Embedding a differentiable mel-cepstral synthesis filter
to a neural speech synthesis system
Abstract
This paper integrates a classic mel-cepstral synthesis filter into a modern neural speech synthesis system towards end-to-end controllable speech synthesis. Since the mel-cepstral synthesis filter is explicitly embedded in neural waveform models in the proposed system, both voice characteristics and the pitch of synthesized speech are highly controlled via a frequency warping parameter and fundamental frequency, respectively. We implement the mel-cepstral synthesis filter as a differentiable and GPU-friendly module to enable the acoustic and waveform models in the proposed system to be simultaneously optimized in an end-to-end manner. Experiments show that the proposed system improves speech quality from a baseline system maintaining controllability. The core PyTorch modules used in the experiments will be publicly available on GitHub111https://github.com/sp-nitech/diffsptk.

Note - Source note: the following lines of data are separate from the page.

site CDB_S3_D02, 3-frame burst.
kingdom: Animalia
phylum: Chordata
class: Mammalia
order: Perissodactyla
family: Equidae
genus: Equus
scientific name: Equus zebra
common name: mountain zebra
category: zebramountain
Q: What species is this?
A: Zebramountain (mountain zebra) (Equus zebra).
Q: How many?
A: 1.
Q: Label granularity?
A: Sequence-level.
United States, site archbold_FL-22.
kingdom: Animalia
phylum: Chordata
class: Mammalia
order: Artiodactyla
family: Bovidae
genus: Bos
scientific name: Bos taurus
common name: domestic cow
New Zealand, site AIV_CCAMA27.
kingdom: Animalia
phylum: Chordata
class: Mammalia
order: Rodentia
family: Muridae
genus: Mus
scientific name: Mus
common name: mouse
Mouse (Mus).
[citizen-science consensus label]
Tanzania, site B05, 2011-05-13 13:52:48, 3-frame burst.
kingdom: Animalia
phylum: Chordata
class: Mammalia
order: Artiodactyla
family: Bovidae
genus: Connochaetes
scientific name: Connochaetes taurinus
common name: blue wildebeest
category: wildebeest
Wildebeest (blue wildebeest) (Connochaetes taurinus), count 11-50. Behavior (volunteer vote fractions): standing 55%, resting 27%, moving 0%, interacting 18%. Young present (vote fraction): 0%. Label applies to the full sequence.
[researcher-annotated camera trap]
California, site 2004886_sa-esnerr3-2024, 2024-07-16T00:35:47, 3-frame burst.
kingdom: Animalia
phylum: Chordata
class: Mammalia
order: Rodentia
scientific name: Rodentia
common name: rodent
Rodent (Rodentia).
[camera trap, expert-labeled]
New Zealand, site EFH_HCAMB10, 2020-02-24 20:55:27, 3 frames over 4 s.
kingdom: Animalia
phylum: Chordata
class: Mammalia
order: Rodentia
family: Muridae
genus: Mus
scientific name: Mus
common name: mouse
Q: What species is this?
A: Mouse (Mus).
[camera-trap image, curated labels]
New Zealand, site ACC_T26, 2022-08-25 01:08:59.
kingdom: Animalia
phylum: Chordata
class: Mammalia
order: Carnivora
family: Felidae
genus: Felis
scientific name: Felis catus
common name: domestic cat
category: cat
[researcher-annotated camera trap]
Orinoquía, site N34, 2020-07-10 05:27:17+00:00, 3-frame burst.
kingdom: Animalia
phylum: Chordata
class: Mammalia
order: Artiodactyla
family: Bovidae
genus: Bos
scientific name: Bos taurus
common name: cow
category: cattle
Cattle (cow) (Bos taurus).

Index Terms— Speech synthesis, neural networks, mel-cepstrum, MLSA filter, end-to-end training
1 Introduction
In statistical parametric speech synthesis [1], linear time-variant synthesis filters such as line spectral pairs (LSP) synthesis filter [2], mel-cepstral synthesis filter [3], and WORLD vocoder [4] are traditionally used as a waveform model to bridge the gap between acoustic features and the audio waveform. An important advantage of linear synthesis filters is that they can easily control voice characteristics and the pitch of synthesized speech by modifying input acoustic features. However, the speech quality is often limited due to the linearity of the filters. In 2016, the first successful neural waveform modeling, WaveNet [5], was proposed, enabling various nonlinear synthesis filters [6, 7, 8, 9] to have been intensively developed by researchers. Nonlinear neural synthesis filters outperform linear synthesis filters and can synthesize high-quality speech comparable to human speech. However, their generation of the waveform which is quite different from training data does not work well, resulting in less controllability of speech synthesis systems. The main reason is that the nonlinear synthesis filters ignore the clear relationship between acoustic features and the audio waveform, which is simply described by conventional linear synthesis filters. There have been a number of attempts to solve the problem, especially in terms of pitch [10, 11, 12]. Although they introduced special network structures against neural black-box modeling, the problem has yet to be fully solved.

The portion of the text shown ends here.